INPUT –

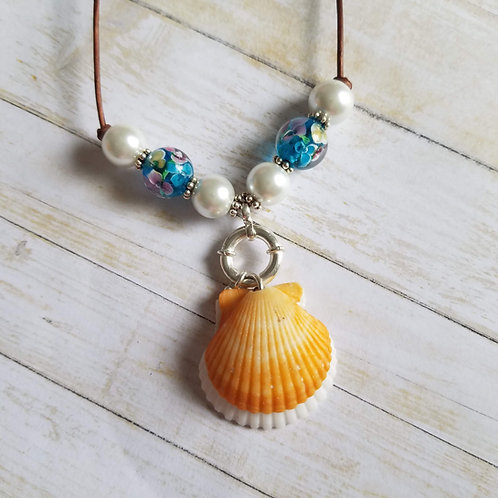Sunny D-Light Double Scallop Shell Necklace on Leather
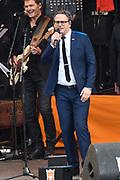 Koningsdag 2017 in Tilburg / Kingsday 2017 in Tilburg<br /> <br /> Op de foto / On the photo:  Guus Meeuwis en Gers Pardoel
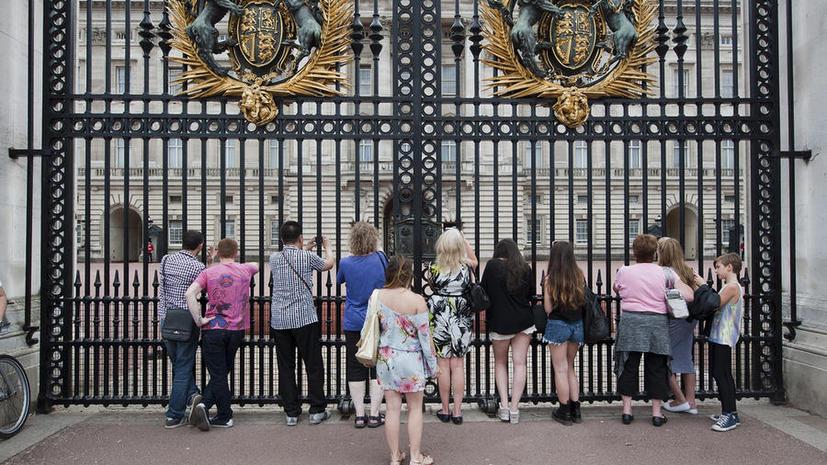 Сотрудники Букингемского дворца работают «по вызову»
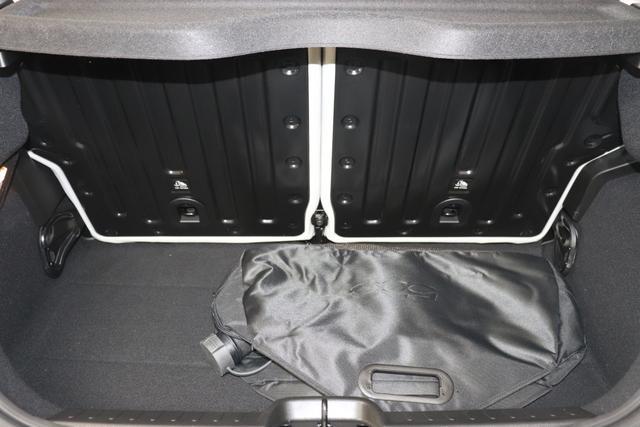 """Neuer 500 """"la Prima""""278 - Himmel Blau 845 - Sitze aus Kunstleder mit Fiat Monogramm """"070 Getönte Heck- und Seitenscheiben hinten 3UP, 3UQ, 5Ch Himmel Blau 6R7 Winter Paket:, Beheizbare Vordersitze (452)- Auflagefläche der Frontscheibenwischer beheizbar (253) 9YZ Stauassistent """""""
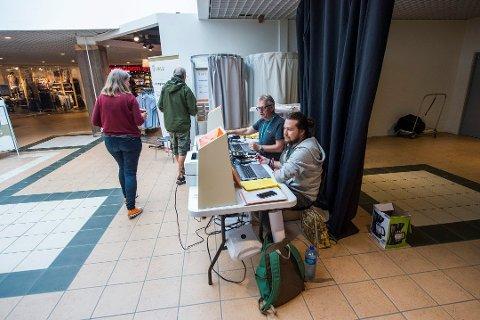 Kommunen har prøvd flere grep for å få folk til å stemme. Stemmebrakka og forhåndsstemming rundt om i kommunen har vært ett av tiltakene. Men valgdeltakelsen er likevel lavere i år enn i 2013.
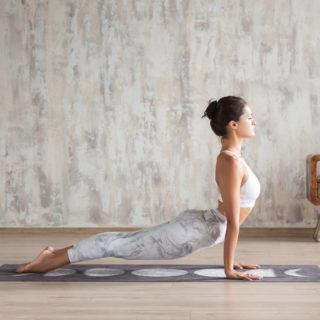 Vinyasa flow yoga: la guida completa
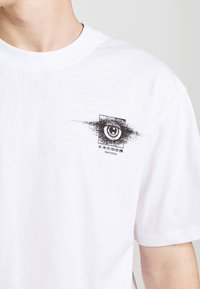Edwin - SUTURE UNISEX - Print T-shirt - white - 4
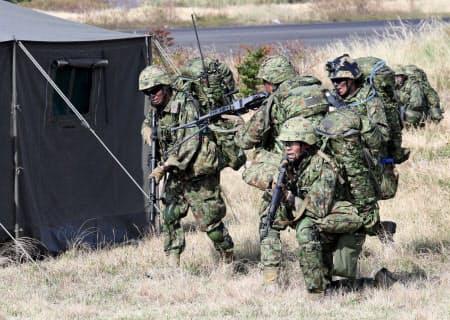 敵施設に見立てたテントを攻撃する陸上自衛隊の水陸機動団(14日、鹿児島県中種子町)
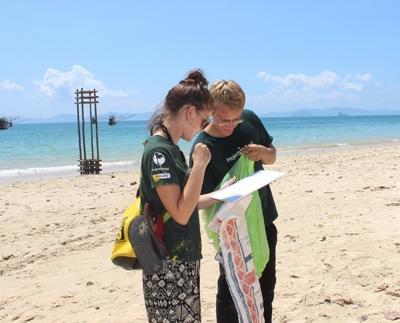 Frivillige på Natur- og Miljøprosjektet i Thailand hjelper til med opprydning på strendene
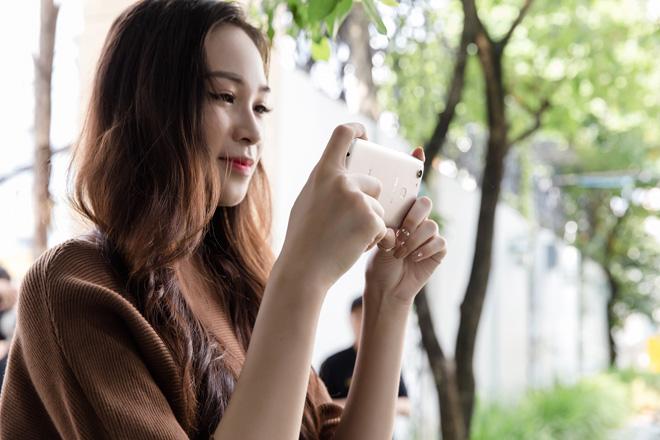 OPPO F5 lộ thiết kế màn hình tràn trong HHHV và MV của Noo Phước Thịnh - 3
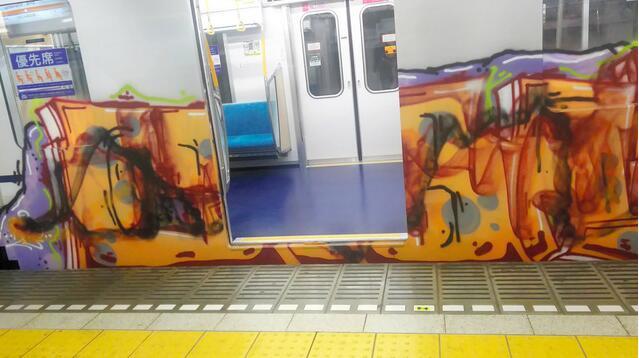 东京地铁竟成秀场!列车遭15米长涂鸦 警方展开调查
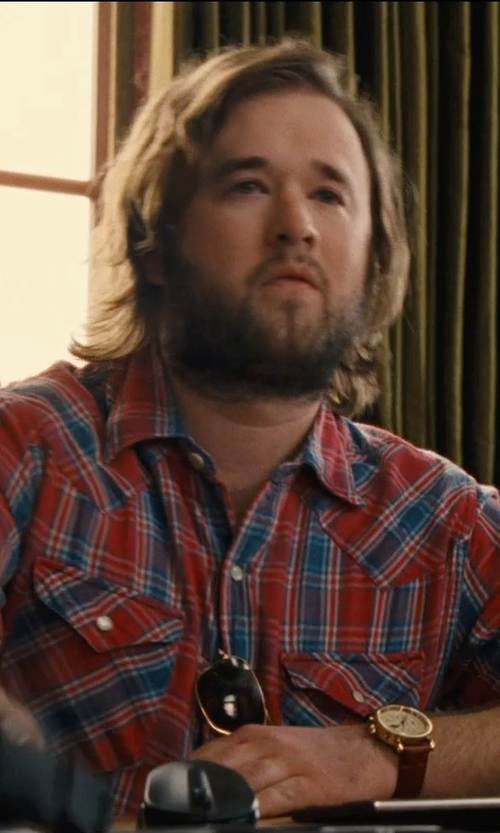Haley Joel Osment with TW-Chicside TKing Multi Plaid Two Pocket Shirt in Entourage
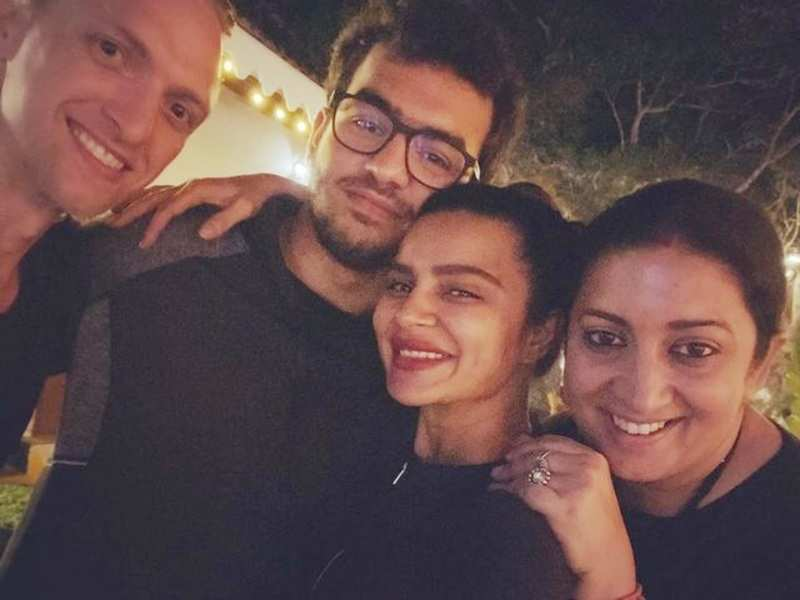 Aashka Goradia meets Smriti Irani and her son Zohr in Goa; showers praises on her for being a 'great mother, true friend and a loving wife'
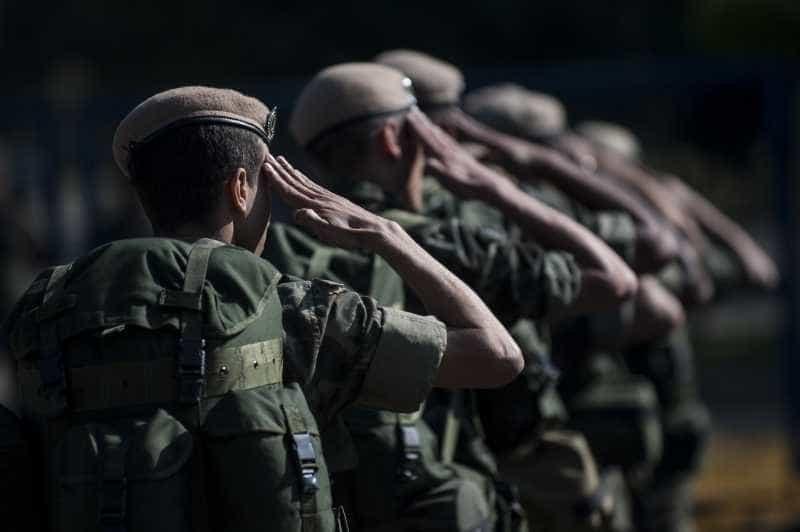 Filhas de militares mortos recebem juntas mais de R$ 5 bilhões por ano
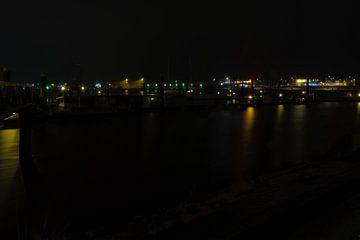 Lauwersoog haven in de nacht van Andrea de Vries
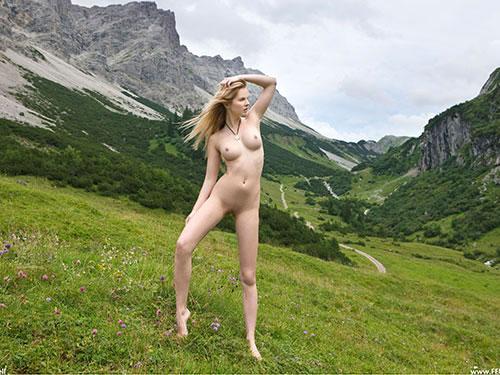 3次元 雄大な自然の中でフルヌードになってるお姉さん画像 30枚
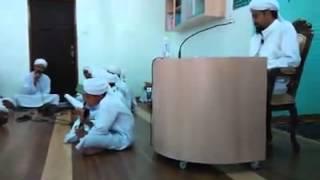 Qasidah oleh Maahad al Qadi Iyad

EXERCISE INSTRUCTIONS – Using the entries above, write out exactly the lines from the one with "Edwin - SUTURE" through the one with "东京地铁竟成秀场!列车遭15米长涂鸦 警方展开调查", ends included. Leave out any pictures.

RESPONSE BOX –
Edwin - SUTURE UNISEX - Print T-shirt - white - 4
 敵施設に見立てたテントを攻撃する陸上自衛隊の水陸機動団(14日、鹿児島県中種子町)
 Frivillige på Natur- og Miljøprosjektet i Thailand hjelper til med opprydning på strendene
 OPPO F5 lộ thiết kế màn hình tràn trong HHHV và MV của Noo Phước Thịnh - 3
 东京地铁竟成秀场!列车遭15米长涂鸦 警方展开调查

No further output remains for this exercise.